Saved data entries:
****************************************

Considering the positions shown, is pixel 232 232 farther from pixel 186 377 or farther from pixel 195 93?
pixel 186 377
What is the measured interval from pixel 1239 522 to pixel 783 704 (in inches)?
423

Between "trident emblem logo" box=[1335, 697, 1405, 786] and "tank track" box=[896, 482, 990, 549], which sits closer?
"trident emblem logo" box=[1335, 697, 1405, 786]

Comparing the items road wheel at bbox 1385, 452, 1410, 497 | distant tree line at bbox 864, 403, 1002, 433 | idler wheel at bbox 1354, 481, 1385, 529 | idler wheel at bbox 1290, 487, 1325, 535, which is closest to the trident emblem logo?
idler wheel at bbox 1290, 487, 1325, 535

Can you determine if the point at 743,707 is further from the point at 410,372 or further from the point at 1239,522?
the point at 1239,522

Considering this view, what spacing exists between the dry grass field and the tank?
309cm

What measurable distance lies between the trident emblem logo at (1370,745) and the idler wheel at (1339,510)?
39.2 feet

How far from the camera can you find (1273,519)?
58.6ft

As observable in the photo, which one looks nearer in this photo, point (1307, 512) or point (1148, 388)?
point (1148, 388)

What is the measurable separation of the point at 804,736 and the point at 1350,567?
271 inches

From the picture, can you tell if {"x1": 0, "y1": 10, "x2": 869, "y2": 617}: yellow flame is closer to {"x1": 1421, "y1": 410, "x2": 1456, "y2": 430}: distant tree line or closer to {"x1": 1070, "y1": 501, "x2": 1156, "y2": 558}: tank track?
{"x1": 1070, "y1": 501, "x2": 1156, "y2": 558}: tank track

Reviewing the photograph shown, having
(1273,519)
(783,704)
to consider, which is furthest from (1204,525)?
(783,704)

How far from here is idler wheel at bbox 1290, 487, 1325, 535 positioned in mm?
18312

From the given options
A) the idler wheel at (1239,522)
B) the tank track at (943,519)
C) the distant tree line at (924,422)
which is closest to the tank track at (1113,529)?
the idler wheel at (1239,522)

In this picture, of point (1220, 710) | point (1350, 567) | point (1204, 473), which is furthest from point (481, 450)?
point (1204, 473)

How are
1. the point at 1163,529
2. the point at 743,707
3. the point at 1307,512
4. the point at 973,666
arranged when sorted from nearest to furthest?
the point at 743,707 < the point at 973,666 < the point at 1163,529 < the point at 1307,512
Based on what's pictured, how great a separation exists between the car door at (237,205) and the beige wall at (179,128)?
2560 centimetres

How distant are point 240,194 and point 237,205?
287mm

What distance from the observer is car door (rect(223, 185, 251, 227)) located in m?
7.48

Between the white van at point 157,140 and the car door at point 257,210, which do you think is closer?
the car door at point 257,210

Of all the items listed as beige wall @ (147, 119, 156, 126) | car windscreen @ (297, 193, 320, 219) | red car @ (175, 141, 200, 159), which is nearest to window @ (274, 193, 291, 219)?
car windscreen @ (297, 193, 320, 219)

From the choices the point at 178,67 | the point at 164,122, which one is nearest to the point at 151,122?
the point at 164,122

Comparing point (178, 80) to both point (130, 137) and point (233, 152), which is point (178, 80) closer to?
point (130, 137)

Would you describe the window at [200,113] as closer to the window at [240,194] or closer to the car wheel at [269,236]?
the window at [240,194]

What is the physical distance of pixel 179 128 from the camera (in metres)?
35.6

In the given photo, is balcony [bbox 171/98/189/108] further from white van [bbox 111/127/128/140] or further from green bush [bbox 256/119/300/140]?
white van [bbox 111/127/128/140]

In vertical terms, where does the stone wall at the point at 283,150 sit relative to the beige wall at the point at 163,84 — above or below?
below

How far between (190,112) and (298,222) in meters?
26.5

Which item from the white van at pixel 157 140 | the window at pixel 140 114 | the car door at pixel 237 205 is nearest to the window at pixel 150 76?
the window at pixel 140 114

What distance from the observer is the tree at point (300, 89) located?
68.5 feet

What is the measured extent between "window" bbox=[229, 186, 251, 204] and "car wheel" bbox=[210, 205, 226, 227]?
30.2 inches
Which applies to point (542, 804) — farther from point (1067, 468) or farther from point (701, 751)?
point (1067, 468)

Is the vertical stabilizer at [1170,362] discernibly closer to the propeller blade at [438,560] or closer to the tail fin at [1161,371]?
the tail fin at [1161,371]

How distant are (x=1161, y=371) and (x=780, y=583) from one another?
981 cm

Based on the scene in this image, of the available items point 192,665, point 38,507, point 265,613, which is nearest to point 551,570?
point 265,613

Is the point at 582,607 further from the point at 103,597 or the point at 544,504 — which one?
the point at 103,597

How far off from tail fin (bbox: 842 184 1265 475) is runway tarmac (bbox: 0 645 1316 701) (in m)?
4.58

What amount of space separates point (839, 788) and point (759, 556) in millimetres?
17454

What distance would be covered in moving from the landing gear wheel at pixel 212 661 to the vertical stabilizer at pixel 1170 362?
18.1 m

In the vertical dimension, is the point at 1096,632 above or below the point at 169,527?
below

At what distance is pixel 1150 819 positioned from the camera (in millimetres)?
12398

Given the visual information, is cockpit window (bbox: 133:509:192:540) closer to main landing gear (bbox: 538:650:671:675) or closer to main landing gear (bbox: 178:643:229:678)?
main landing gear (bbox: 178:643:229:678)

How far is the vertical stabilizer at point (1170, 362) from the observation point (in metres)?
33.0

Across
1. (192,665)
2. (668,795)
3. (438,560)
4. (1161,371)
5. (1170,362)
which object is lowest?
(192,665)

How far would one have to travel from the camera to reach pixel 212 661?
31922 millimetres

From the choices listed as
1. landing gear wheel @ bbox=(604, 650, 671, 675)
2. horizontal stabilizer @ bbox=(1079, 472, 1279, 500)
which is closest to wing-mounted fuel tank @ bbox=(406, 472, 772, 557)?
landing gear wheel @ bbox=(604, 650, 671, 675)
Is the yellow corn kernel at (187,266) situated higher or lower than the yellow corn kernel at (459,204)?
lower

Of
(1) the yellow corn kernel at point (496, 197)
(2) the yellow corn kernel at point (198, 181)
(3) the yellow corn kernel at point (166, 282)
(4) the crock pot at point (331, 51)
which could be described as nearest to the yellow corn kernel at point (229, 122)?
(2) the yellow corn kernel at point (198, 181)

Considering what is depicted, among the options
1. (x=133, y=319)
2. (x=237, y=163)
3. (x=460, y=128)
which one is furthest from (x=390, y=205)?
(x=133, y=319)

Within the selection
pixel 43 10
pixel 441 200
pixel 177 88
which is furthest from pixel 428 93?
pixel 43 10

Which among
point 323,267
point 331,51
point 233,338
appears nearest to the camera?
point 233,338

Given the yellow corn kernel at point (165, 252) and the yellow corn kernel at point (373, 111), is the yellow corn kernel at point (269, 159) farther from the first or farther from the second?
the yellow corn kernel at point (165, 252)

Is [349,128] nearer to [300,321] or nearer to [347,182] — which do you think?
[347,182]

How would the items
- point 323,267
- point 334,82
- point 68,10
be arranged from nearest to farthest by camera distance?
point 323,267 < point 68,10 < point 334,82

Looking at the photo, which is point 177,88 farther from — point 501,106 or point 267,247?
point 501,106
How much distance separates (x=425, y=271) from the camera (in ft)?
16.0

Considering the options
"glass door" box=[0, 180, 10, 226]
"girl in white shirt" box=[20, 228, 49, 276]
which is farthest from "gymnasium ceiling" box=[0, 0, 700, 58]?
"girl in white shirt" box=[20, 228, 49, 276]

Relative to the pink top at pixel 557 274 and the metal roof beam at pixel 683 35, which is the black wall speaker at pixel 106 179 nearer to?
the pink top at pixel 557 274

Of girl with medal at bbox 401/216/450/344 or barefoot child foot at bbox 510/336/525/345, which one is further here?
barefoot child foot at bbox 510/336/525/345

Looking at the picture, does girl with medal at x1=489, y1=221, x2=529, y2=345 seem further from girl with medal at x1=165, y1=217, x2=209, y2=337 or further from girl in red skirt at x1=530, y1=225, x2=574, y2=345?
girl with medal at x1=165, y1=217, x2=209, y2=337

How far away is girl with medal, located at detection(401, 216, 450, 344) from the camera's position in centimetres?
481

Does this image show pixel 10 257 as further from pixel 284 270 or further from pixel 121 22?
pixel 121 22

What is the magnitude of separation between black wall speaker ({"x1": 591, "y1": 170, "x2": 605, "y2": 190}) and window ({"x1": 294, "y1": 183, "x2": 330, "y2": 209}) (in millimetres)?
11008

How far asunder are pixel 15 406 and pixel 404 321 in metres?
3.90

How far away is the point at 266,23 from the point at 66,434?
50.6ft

****************************************

▶ [WRITTEN REQUEST]: Give back exactly the lines beginning at the one with "How would the items" and ending at the final line of the material; both boundary lines belong in it.

▶ [WORKED SOLUTION]:
How would the items
- point 323,267
- point 334,82
- point 68,10
be arranged from nearest to farthest by camera distance?
point 323,267 < point 68,10 < point 334,82

Looking at the photo, which is point 177,88 farther from — point 501,106 or point 267,247?
point 501,106
How much distance separates (x=425, y=271) from the camera (in ft)?
16.0

Considering the options
"glass door" box=[0, 180, 10, 226]
"girl in white shirt" box=[20, 228, 49, 276]
which is farthest from "gymnasium ceiling" box=[0, 0, 700, 58]?
"girl in white shirt" box=[20, 228, 49, 276]

Relative to the pink top at pixel 557 274 and the metal roof beam at pixel 683 35, which is the black wall speaker at pixel 106 179 nearer to?
the pink top at pixel 557 274

Of girl with medal at bbox 401/216/450/344 or barefoot child foot at bbox 510/336/525/345, which one is further here?
barefoot child foot at bbox 510/336/525/345

Looking at the picture, does girl with medal at x1=489, y1=221, x2=529, y2=345 seem further from girl with medal at x1=165, y1=217, x2=209, y2=337 or further from girl in red skirt at x1=530, y1=225, x2=574, y2=345?
girl with medal at x1=165, y1=217, x2=209, y2=337

How far away is girl with medal, located at detection(401, 216, 450, 344) from the camera's position in centimetres?
481

Does this image show pixel 10 257 as further from pixel 284 270 or further from pixel 121 22?
pixel 121 22

What is the magnitude of separation between black wall speaker ({"x1": 591, "y1": 170, "x2": 605, "y2": 190}) and window ({"x1": 294, "y1": 183, "x2": 330, "y2": 209}) (in millimetres)?
11008

How far asunder are pixel 15 406 and pixel 404 321 in metres?
3.90

How far away is the point at 266,23 from the point at 66,434?
50.6ft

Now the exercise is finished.